Reviews, Reviews, Reviews!

March Books

I’m really enjoying book reviewing — it does mean that more often than not, my head is stuck in a book… which is wonderful. It also means that I’m reading all kinds of different books. This month I’m reading everything from historical fiction, to mysteries, to alternate worlds and dreams within dreams.

The Anatomy Lesson by Nina Siegal is a historical fiction novel about Rembrandt’s painting by the same name, but it focuses on everything that goes on behind the painting… mainly the criminal who was used for this public dissection.

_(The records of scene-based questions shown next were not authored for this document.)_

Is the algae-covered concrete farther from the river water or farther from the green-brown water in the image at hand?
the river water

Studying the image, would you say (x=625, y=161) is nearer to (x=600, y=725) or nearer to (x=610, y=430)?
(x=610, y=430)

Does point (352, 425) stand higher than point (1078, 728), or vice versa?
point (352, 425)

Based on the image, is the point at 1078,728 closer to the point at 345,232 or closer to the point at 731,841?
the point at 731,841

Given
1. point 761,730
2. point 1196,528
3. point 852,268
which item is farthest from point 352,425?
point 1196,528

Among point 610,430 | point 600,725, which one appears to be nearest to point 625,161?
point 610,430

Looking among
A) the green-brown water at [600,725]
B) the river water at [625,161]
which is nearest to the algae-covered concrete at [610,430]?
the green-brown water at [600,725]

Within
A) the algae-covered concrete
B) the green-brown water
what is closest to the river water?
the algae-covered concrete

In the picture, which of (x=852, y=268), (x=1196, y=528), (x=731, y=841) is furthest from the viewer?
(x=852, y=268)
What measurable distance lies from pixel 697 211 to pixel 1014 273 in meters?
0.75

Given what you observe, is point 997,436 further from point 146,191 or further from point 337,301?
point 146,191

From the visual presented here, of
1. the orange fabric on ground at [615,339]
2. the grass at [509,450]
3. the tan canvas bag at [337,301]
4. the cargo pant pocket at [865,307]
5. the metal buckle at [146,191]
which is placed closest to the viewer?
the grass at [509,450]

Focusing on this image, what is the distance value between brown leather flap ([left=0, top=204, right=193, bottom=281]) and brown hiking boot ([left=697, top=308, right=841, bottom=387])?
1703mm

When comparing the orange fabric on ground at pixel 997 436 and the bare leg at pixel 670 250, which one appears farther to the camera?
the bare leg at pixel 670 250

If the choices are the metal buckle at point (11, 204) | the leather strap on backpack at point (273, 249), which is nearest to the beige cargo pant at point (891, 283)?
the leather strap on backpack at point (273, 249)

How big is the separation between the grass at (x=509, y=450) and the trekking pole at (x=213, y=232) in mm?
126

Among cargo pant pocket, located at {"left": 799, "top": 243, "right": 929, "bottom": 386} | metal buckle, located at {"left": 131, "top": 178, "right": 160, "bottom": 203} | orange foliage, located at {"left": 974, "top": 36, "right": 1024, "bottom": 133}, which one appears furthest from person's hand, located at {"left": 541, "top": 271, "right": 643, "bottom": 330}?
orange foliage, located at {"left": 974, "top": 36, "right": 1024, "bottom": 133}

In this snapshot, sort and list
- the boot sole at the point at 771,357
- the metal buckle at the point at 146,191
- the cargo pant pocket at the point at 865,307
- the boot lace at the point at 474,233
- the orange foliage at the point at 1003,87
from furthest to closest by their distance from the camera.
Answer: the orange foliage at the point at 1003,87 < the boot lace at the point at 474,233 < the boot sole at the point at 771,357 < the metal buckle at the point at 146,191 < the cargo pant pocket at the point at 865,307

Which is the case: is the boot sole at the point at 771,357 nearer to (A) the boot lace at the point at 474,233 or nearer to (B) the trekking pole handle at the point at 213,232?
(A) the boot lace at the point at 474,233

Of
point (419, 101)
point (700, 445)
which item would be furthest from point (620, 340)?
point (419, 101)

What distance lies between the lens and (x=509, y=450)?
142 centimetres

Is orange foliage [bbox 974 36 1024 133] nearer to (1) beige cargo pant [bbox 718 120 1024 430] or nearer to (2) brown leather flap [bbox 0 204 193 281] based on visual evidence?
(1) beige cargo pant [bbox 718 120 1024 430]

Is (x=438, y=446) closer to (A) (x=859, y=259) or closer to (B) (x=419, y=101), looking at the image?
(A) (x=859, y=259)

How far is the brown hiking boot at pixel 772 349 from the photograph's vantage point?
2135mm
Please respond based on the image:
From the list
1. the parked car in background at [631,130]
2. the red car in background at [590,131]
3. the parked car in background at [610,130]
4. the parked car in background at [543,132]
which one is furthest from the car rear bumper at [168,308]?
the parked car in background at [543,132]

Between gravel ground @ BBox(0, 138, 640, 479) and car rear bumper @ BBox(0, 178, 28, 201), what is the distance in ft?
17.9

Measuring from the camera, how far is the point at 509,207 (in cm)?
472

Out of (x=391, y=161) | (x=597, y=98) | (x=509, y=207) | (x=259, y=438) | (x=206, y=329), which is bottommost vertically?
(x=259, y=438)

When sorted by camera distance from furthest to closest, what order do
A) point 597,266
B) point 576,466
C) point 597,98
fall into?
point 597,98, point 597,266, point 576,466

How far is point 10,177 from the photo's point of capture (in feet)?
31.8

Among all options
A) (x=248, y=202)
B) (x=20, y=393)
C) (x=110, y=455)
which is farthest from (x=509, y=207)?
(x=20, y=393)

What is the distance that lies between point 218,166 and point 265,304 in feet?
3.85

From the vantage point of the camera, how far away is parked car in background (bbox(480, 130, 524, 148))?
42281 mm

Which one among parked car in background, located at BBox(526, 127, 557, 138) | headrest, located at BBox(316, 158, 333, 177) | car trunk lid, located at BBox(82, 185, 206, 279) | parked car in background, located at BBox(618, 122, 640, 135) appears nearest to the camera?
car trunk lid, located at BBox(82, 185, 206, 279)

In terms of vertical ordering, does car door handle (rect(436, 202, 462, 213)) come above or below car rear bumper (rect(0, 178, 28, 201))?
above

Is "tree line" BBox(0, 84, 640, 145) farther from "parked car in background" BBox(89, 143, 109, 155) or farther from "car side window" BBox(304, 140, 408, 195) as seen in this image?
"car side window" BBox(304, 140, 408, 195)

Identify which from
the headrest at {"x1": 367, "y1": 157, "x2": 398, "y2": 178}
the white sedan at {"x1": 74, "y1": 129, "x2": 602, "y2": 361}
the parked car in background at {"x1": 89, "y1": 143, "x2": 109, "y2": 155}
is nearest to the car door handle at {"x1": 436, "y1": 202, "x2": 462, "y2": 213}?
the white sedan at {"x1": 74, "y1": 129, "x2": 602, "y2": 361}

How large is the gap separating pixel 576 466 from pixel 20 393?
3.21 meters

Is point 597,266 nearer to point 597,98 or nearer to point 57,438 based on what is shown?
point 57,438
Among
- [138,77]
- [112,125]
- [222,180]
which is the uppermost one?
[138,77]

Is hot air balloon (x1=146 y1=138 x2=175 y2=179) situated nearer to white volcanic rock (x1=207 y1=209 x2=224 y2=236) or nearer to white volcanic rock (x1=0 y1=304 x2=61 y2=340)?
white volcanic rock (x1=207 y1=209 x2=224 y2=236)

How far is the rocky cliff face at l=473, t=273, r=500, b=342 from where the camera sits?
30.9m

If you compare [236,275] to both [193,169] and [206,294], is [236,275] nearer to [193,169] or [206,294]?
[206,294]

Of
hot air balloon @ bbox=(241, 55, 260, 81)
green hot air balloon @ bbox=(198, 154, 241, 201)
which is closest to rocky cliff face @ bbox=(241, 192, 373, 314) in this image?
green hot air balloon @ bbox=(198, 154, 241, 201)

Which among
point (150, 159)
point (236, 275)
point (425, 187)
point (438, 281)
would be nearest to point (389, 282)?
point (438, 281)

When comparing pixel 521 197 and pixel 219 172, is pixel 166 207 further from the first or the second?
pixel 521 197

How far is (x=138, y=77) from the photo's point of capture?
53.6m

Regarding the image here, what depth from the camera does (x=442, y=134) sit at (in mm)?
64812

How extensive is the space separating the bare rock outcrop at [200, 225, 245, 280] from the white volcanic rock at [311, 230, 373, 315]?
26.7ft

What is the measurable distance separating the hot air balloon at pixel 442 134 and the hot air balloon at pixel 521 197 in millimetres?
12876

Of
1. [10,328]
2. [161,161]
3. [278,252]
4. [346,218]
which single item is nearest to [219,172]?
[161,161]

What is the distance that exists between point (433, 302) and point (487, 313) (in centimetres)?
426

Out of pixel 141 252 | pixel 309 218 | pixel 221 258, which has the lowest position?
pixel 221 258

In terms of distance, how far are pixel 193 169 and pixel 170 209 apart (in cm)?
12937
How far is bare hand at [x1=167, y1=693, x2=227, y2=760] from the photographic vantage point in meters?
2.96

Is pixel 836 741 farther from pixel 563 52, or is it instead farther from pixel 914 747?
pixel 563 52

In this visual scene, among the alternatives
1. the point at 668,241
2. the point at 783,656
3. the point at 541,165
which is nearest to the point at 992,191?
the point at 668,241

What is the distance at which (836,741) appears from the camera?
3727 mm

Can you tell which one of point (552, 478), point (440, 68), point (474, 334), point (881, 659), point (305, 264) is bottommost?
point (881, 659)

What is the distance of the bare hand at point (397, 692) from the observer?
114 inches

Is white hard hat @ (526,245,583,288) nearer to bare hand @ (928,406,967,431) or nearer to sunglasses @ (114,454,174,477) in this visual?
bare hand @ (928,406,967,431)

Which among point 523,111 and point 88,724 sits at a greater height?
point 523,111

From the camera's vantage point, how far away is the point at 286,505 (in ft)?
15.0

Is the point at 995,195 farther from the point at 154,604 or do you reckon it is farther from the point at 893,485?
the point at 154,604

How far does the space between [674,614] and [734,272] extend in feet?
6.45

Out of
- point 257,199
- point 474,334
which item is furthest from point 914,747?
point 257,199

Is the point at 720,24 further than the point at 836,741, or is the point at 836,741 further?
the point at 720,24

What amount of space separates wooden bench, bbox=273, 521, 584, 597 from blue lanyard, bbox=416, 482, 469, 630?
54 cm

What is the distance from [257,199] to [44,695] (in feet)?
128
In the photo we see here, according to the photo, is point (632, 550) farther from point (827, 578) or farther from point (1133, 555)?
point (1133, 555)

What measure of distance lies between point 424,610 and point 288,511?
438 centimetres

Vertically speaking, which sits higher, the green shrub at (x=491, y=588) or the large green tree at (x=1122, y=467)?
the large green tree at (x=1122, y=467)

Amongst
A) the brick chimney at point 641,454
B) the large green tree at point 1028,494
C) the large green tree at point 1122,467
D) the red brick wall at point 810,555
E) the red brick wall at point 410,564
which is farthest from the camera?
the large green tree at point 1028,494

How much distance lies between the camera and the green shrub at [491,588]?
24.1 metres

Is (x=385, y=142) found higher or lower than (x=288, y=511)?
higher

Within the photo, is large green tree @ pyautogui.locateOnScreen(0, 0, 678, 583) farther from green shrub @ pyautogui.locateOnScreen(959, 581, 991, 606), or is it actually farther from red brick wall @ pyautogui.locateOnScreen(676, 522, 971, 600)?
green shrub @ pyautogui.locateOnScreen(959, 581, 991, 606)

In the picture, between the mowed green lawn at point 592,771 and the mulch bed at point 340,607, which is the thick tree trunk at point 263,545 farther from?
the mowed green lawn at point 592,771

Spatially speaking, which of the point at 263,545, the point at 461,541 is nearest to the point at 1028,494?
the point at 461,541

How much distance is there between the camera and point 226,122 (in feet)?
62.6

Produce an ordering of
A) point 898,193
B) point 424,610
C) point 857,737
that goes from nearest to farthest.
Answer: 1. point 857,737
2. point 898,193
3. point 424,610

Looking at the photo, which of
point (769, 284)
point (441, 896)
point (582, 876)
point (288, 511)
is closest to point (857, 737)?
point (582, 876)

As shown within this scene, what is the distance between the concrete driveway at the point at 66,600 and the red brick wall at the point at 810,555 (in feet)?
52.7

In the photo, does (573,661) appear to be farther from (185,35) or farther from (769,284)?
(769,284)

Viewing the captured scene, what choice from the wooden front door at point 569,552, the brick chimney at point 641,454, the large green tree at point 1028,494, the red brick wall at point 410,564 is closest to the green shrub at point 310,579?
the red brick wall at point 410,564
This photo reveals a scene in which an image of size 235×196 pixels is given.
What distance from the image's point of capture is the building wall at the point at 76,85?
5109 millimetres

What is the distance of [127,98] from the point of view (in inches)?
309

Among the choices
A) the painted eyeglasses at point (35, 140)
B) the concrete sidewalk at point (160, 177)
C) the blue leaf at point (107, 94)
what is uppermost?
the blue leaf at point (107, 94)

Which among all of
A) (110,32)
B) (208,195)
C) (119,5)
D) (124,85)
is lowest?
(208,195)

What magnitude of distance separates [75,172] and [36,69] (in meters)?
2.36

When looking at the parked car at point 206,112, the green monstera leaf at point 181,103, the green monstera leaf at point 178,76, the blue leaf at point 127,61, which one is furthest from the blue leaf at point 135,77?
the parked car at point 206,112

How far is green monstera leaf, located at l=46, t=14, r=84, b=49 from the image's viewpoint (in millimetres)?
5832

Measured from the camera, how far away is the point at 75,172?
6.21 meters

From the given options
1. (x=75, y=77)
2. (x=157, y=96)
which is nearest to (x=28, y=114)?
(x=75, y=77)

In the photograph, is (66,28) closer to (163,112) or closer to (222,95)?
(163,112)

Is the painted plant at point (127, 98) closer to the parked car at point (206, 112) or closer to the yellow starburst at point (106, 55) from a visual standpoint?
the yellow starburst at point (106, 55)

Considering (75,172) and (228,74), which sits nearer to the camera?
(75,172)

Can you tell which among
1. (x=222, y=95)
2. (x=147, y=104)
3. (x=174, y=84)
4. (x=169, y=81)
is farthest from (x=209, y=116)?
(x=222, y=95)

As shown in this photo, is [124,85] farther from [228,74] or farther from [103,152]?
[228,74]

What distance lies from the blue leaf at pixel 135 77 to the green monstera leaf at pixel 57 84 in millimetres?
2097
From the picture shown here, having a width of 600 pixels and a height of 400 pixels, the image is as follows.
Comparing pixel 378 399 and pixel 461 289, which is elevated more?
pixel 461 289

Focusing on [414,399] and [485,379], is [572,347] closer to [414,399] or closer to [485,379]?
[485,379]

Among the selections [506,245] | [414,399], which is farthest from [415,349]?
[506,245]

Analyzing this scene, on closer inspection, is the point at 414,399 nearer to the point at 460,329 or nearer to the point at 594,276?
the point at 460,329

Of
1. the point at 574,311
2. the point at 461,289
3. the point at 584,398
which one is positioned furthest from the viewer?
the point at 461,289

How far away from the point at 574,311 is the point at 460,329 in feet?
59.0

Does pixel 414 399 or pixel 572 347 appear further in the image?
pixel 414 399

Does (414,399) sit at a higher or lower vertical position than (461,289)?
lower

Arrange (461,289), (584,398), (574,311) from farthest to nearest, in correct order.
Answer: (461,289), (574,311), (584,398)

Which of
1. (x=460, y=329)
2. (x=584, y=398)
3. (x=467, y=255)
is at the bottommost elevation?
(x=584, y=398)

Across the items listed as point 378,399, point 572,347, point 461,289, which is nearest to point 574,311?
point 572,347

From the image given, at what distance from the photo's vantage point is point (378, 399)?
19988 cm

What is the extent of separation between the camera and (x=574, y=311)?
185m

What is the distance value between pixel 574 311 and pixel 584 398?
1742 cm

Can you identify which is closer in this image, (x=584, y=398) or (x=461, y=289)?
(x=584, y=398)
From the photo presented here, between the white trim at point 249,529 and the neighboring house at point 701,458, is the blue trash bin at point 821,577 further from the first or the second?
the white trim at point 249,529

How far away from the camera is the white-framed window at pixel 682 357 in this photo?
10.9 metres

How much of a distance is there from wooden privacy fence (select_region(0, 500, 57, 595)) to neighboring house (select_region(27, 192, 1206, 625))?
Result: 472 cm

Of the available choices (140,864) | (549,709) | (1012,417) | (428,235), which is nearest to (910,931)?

In the Shadow of Lies by M.A. Adler could also fall under historical fiction (it takes place during World War II) — but the most interesting part is the mystery surrounding the town of Richmond, California, and detective Oliver Wright, who needs to set things straight even though everything around him is falling apart. There are so many things going on — it kept me on my toes!

Lastly, The Bookseller by Cynthia Swanson takes place during the 1960s, in a series of alternate dream sequences. In one instance, Kitty Miller is happily single and owns and bookstore… but in another instance, she’s Katharyn Anderson and is married to lovely man with children. It gets all mixed up, and she doesn’t know what’s real and what’s her dream-world. I liked her character!

And so now I have some time to catch up on some other books I’ve been meaning to read. However, these reviews should be in March’s San Francisco Book Review.